My senior year in college, I took a Fantasty Lit class, in which we studied classic children’s fantasy novels from a smarty-pants lit perspective. We read 3 or 4 Harry Potters, 3 Narnia books and a couple from the Wizard of Oz series. I loved that class — I loved diving into these books that I’d read so many times before, and discovering how much they taught children about the world, and all the meaning hidden within them. I really hope that professor still teaches that class, and I hope that she’s heard of the Chaos Walking series, because it would be absolutely perfect for that sort of curriculum. There’s just so…much…in it.
“If you ever see a war,” she says, not looking up from her clipboard, “you’ll learn that war only destroys. No one escapes from a war. No one. Not even the survivors.”
Todd & Viola have finally made it to Haven, only to discover that Mayor Prentiss (now calling himself President) has taken it over without his army even arriving yet — the former Mayor surrendered the town without a fight in attempt to keep his population safe. Viola, who was shot right at the end of the first book, gets whisked away to healers while Todd agrees to do anything that the Mayor asks, in order to ensure her safety. They end up spending most of the novel apart, which allows up a new viewpoint — Viola narrates about half of the story. They quickly learn how things go in New Prentisstown, as the Mayor has renamed Haven. Todd and the Mayor’s son Davy get sent to deal with a population of Spackle that have been enslaved by the army. Viola ends up with a group of healers (all women) who have quietly begun a rebellion against the Mayor’s many rules and restrictions. Throughout it all, the people of the town know that new settlers will be arriving in a matter of weeks.

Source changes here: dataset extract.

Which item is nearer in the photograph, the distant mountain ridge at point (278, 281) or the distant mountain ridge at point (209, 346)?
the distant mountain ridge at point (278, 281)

The parallels to World War II cannot be missed. The way the Mayor isolates the women and Spackle, turning the men against them in different ways. He forces Todd and Davy to brand the Spackle with numbers, and monitor their work in a slave camp, filled with Spackle families. The Mayor separates the men and women, enforces curfews and rationing. The Mayor uses his powerful Noise to hold rallies and meetings in which he slanders the women and riles up the men. Meanwhile, his army rules the town however the hell they want — including torturing women for information. Todd learns a lesson about appeasement — both by observing the former Mayor’s actions, and through his own actions — which he justifies to himself because he believes it will keep Viola safe. It’s a very well-written book — written in language that anyone can understand — that addresses some serious moral issues. And the plot grabs you and won’t let go — I finished this one and immediately started the third.